Social Justice Walkout




In this lesson, we will review the components that form a strong introductory paragraph for an essay.

Structure of a successful introduction:

  1. Hook: grabs the reader’s attention

  1. TAG: Title, Author, Genre

  1. BLT: Background, Location, Time

  1. Synopsis: a bird’s eye view of the world

  1. Focus: narrowing in to set up the topic

  1. Thesis: a strong claim supported by evidence from the text, with a roadmap for how you will prove your argument


HOOK: Despite the United States’ legal and intellectual commitment to liberty, it remains a nation that has permitted the perpetuation of a disenfranchised, subordinate, and disposable labor force to provide for the sustenance of its population.

SUMMARY: Beginning with the enslavement of Africans through the transatlantic slave trade and exhibited today with Mexican workers, the country shows a historical and contemporary dependency on cheap labor, no matter the moral cost. Though the legal eradication of slavery in 1865 was not wholly effective, it fractured the system of black chattel slavery that had been in place. However, this did not mean that slavery ended – instead, it transformed, with the shift to a “coolie” labor force, with plantation owners driving the importation of Chinese laborers to satisfy the labor deficit that had been created by the end to slavery.

FOCUS: To this day, the United States has not resolved this issue of a subordinate peasantry class of workers, with Mexican workers currently sustaining the agricultural system. Though hundreds of years separate these two classes of marginalized laborers, what they share in common is indicative of the ways that the US society is shaped around an agricultural hierarchy dependent on racism and dehumanization. The differences between these two systems of labor illustrate the changes necessary to sustain this system of food production.

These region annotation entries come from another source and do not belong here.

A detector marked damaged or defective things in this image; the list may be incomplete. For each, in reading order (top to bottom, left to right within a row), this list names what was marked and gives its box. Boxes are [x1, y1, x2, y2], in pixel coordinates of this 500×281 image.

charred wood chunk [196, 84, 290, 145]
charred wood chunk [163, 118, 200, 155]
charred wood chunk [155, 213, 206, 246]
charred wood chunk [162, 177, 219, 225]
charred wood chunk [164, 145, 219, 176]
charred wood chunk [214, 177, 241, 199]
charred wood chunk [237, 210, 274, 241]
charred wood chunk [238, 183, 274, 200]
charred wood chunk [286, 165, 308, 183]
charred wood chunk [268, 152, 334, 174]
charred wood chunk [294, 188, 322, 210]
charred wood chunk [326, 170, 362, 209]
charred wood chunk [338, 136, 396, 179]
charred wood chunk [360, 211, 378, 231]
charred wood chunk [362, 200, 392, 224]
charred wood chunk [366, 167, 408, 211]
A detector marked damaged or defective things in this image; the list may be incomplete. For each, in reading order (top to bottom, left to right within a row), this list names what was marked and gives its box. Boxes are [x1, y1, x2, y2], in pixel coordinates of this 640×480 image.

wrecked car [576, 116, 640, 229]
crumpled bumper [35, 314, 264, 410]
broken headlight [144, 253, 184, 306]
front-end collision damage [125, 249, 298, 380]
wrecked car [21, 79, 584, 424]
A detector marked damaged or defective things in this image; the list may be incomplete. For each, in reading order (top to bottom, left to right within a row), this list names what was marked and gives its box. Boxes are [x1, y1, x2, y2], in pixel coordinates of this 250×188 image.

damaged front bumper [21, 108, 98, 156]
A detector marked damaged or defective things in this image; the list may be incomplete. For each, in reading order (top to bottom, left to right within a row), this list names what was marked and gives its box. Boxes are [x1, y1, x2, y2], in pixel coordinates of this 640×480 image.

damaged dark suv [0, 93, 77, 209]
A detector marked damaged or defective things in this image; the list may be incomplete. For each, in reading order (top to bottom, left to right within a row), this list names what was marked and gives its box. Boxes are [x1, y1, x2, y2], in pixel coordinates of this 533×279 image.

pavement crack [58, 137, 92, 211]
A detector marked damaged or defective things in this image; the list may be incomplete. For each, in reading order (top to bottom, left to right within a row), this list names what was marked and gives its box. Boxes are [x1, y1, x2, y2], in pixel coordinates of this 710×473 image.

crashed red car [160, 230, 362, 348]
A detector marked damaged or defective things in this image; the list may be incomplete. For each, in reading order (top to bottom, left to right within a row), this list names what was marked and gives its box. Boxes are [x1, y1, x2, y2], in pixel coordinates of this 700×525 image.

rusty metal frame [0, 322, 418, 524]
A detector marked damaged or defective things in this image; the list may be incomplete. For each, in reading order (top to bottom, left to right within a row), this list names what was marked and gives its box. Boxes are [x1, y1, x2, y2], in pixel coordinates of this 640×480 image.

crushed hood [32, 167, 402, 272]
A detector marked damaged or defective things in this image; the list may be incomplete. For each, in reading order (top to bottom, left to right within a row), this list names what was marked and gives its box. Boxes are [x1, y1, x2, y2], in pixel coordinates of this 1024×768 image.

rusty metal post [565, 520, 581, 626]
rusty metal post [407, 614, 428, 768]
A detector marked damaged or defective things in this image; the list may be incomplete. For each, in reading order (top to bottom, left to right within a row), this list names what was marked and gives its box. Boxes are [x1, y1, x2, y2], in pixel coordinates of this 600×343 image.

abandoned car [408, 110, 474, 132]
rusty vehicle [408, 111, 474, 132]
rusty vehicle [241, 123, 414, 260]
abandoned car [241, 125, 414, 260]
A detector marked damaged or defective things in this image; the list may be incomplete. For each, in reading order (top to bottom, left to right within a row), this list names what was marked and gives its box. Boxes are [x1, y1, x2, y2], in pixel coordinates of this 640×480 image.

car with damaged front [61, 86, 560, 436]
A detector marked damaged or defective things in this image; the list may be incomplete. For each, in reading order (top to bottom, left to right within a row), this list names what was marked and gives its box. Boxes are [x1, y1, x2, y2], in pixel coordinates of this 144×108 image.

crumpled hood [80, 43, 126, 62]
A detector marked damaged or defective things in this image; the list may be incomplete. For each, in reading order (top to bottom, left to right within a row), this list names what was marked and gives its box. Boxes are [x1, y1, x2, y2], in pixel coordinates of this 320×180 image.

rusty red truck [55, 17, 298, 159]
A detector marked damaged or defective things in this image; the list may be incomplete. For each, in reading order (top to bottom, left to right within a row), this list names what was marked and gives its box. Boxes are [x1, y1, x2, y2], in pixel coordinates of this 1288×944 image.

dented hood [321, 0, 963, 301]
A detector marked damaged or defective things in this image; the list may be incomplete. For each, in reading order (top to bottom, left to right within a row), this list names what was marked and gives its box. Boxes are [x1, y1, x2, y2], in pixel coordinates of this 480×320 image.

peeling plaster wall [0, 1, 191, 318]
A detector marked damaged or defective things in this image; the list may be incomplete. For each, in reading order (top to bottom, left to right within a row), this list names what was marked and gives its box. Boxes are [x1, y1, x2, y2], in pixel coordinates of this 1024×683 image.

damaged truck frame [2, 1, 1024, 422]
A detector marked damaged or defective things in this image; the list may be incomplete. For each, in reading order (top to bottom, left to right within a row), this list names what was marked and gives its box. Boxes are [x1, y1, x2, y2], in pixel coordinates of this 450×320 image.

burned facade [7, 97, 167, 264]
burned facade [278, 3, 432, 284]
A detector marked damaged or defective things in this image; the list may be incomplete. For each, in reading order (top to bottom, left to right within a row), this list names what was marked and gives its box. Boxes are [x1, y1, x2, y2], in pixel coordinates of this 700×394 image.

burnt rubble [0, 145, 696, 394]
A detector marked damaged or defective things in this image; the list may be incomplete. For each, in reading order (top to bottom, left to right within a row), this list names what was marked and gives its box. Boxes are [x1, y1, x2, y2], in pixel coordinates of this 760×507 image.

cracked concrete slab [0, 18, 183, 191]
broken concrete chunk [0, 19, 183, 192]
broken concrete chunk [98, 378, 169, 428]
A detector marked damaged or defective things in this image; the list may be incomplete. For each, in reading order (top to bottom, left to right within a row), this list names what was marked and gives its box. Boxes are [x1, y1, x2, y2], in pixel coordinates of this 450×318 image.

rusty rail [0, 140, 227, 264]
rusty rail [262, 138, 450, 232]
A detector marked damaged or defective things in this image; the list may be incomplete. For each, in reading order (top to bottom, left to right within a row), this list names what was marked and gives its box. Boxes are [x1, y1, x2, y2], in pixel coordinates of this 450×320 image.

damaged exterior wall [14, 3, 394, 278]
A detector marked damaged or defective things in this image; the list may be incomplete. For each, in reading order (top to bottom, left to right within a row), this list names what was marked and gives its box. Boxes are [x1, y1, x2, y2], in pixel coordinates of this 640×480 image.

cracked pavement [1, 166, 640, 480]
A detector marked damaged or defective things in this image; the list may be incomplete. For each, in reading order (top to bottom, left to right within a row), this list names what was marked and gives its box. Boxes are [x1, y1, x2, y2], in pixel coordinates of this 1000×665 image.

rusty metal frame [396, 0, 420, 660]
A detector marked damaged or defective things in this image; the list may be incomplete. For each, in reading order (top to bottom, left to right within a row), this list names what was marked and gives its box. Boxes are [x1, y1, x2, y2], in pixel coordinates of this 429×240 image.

THESIS: In this paper, I will analyze the conditions and experiences of Chinese coolie laborers and Mexican laborers by examining the answers to the following questions:

  1. How has US law and policy operated to keep the labor force subjugated?
  2. How does racial rhetoric work to justify subjugation on both the macro levels of society but also on the micro levels of the farm hierarchies themselves?
  3. How have these laborers resisted unjust treatment?

Answering these questions will provide a framework to think about how race sustains the American agricultural system on legal and non-legal fronts, as well as a means of thinking about combatting this unjust structure altogether.



Starting with evidence:

Jung, Coolies and Cane

Jung, “Demanding Coolies”

“[Coolies] remained an enigma, a cultural figure identified with the past (slavery) and increasingly with the future (industrial capitalism and free trade). Were they slaves or immigrants, black or white, an asset or a deficit to America’s progress? In an industrializing and expanding nation trying to recover from a devastating war, they were all those things and much more” (Jung 76).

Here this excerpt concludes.